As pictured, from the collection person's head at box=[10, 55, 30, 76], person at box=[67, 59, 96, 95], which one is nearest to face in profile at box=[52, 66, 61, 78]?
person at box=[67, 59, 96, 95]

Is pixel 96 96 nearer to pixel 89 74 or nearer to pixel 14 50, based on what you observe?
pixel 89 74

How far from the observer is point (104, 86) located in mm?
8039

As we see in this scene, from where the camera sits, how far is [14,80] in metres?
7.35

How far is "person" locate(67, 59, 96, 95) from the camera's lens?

---

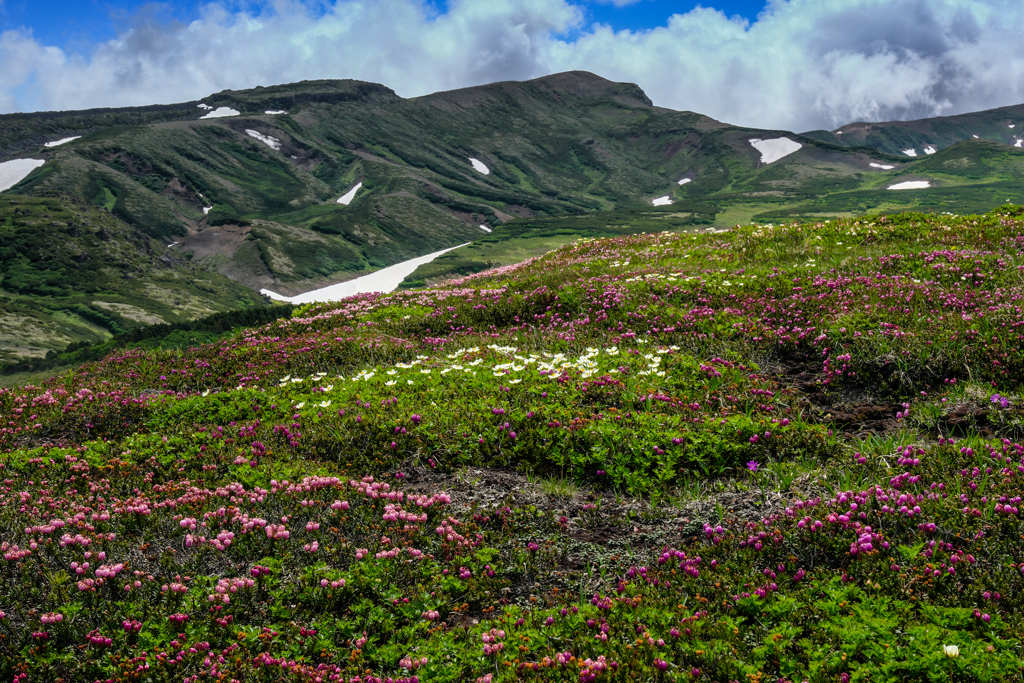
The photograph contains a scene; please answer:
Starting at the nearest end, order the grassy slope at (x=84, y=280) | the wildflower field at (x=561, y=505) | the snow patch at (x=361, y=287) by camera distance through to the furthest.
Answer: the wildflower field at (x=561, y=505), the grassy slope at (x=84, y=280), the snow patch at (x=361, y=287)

---

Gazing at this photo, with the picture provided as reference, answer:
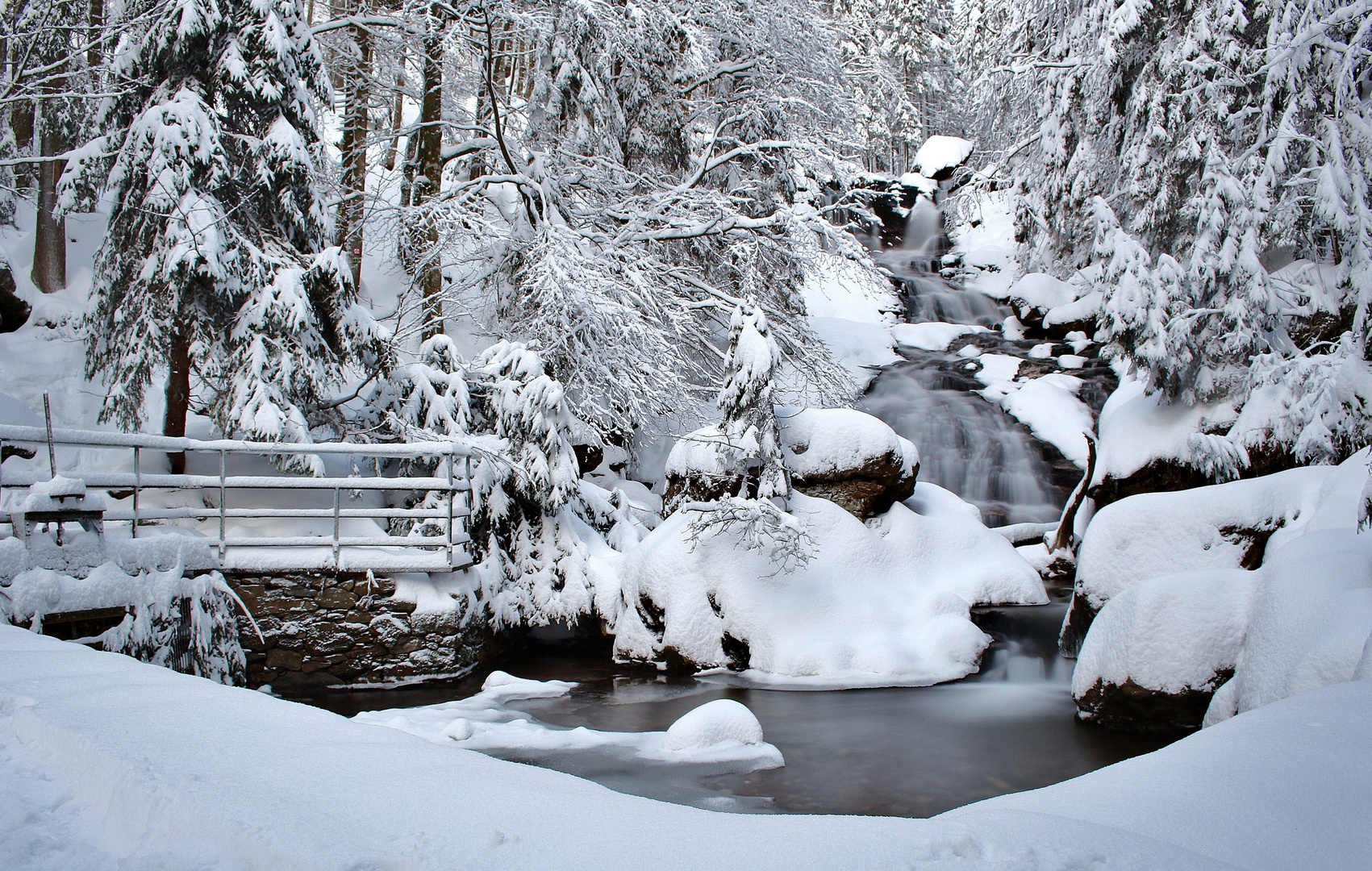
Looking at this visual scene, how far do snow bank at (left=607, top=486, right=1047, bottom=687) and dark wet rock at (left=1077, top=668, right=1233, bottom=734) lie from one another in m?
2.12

◆ **OBJECTIVE**:
Please count the rows above that contain the word "nearest", and give only the number.

◆ **FINISHED EXERCISE**:
2